_Stored records:_

** Start **

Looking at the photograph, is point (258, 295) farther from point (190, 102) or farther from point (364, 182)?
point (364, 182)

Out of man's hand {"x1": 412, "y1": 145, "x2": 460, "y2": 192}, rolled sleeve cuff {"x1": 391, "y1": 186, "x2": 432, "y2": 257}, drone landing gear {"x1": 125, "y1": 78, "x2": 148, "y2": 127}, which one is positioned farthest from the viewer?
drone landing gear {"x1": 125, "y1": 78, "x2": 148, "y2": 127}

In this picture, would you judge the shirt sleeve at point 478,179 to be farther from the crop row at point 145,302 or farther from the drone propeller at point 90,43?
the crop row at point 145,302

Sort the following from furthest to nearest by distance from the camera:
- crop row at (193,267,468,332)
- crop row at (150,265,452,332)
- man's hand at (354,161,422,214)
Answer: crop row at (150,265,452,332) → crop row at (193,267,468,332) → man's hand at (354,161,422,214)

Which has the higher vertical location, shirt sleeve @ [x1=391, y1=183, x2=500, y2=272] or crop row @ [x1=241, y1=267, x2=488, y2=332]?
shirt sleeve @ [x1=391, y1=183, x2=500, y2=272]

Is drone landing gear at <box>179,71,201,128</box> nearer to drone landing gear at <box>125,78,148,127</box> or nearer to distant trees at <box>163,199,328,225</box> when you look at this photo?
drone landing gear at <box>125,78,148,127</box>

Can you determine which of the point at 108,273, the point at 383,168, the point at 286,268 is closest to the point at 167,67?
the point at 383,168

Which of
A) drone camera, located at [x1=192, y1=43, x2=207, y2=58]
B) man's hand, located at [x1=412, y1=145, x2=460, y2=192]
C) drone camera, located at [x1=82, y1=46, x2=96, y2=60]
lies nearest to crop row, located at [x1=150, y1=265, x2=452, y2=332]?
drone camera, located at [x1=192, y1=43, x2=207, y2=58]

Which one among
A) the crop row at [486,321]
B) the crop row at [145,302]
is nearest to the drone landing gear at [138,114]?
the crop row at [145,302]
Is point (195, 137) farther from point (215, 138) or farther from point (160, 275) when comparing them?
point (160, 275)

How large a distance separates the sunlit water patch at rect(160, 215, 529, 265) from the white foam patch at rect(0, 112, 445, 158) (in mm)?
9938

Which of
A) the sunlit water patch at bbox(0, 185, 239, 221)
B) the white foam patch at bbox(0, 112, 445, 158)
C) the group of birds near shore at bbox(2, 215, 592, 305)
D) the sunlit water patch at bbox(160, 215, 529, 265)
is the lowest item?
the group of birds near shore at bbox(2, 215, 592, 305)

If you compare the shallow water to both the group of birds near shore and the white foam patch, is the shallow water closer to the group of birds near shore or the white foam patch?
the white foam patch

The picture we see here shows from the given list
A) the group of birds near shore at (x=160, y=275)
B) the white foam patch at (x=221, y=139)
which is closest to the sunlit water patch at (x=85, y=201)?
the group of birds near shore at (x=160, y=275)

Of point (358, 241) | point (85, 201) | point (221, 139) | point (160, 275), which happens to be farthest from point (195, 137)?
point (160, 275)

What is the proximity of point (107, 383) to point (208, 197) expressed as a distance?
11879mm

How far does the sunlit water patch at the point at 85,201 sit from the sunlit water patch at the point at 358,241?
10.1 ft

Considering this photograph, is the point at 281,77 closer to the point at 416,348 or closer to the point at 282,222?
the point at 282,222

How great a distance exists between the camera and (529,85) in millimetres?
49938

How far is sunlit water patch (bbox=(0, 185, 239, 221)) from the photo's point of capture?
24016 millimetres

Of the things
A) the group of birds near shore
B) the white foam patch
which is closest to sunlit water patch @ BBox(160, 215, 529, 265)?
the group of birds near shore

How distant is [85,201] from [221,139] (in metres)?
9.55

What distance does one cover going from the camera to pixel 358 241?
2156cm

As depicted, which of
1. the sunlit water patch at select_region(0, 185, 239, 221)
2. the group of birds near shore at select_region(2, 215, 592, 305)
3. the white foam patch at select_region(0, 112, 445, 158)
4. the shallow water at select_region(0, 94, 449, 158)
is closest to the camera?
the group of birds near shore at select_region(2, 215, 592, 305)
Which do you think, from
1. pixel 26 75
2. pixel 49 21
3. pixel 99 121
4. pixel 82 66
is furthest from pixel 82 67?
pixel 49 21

** End **

_YOUR INSTRUCTIONS:_ Above are the records; copy all of them exactly.

_OUTPUT OF THE TASK:_
Looking at the photograph, is point (258, 295) farther from point (190, 102) or farther from point (364, 182)?
point (364, 182)

Out of man's hand {"x1": 412, "y1": 145, "x2": 460, "y2": 192}, rolled sleeve cuff {"x1": 391, "y1": 186, "x2": 432, "y2": 257}, drone landing gear {"x1": 125, "y1": 78, "x2": 148, "y2": 127}, which one is positioned farthest from the viewer?
drone landing gear {"x1": 125, "y1": 78, "x2": 148, "y2": 127}

In this picture, would you judge the shirt sleeve at point 478,179 to be farther from the crop row at point 145,302 or farther from the drone propeller at point 90,43?
the crop row at point 145,302

Sort the following from furthest to nearest by distance from the camera:
- crop row at (193,267,468,332)
- crop row at (150,265,452,332)
- man's hand at (354,161,422,214)
Answer: crop row at (150,265,452,332) → crop row at (193,267,468,332) → man's hand at (354,161,422,214)

Which has the higher vertical location, shirt sleeve @ [x1=391, y1=183, x2=500, y2=272] or crop row @ [x1=241, y1=267, x2=488, y2=332]?
shirt sleeve @ [x1=391, y1=183, x2=500, y2=272]

Is drone landing gear at <box>179,71,201,128</box> nearer to drone landing gear at <box>125,78,148,127</box> or nearer to distant trees at <box>163,199,328,225</box> when you look at this photo?
drone landing gear at <box>125,78,148,127</box>

Can you determine which of the point at 108,273, the point at 383,168, the point at 286,268 is closest to the point at 167,67?
the point at 383,168

Which of
A) drone camera, located at [x1=192, y1=43, x2=207, y2=58]
B) man's hand, located at [x1=412, y1=145, x2=460, y2=192]
C) drone camera, located at [x1=82, y1=46, x2=96, y2=60]
lies nearest to crop row, located at [x1=150, y1=265, x2=452, y2=332]?
drone camera, located at [x1=192, y1=43, x2=207, y2=58]

Which one among
A) the crop row at [486,321]
B) the crop row at [145,302]
is nearest to the drone landing gear at [138,114]?
the crop row at [145,302]
Is point (195, 137) farther from point (215, 138) or farther from point (160, 275) when comparing them?
point (160, 275)

How large a distance separates the sunlit water patch at rect(160, 215, 529, 265) from the white foam patch at rect(0, 112, 445, 158) (in mm)?
9938

Which of
A) the sunlit water patch at bbox(0, 185, 239, 221)
B) the white foam patch at bbox(0, 112, 445, 158)
C) the group of birds near shore at bbox(2, 215, 592, 305)
D) the sunlit water patch at bbox(160, 215, 529, 265)
is the lowest item?
the group of birds near shore at bbox(2, 215, 592, 305)

If you compare the shallow water to both the group of birds near shore and the white foam patch, is the shallow water closer to the group of birds near shore or the white foam patch?
the white foam patch

The picture we see here shows from the given list
A) the group of birds near shore at (x=160, y=275)
B) the white foam patch at (x=221, y=139)
which is closest to the sunlit water patch at (x=85, y=201)?
the group of birds near shore at (x=160, y=275)

Of point (358, 241) | point (85, 201) | point (221, 139) | point (160, 275), which happens to be farthest from point (195, 137)?
point (160, 275)

What is the proximity of point (107, 383) to point (208, 197) expressed as a distance?
11879mm

How far does the sunlit water patch at the point at 85,201 sit from the sunlit water patch at the point at 358,241?
10.1 ft

Considering this photograph, is the point at 281,77 closer to the point at 416,348 or closer to the point at 282,222?
the point at 282,222

How great a distance exists between the camera and (529,85) in millimetres?
49938

How far is sunlit water patch (bbox=(0, 185, 239, 221)) from the photo's point of capture?
24016 millimetres

Of the things
A) the group of birds near shore
B) the white foam patch
which is closest to sunlit water patch @ BBox(160, 215, 529, 265)?
the group of birds near shore

How distant is [85,201] from [221,139] (in metres)?
9.55

What distance does one cover going from the camera to pixel 358 241?
2156cm

As depicted, which of
1. the sunlit water patch at select_region(0, 185, 239, 221)
2. the group of birds near shore at select_region(2, 215, 592, 305)
3. the white foam patch at select_region(0, 112, 445, 158)
4. the shallow water at select_region(0, 94, 449, 158)
is closest to the camera?
the group of birds near shore at select_region(2, 215, 592, 305)
Which do you think, from
1. pixel 26 75
2. pixel 49 21
3. pixel 99 121
4. pixel 82 66
is furthest from pixel 82 67?
pixel 49 21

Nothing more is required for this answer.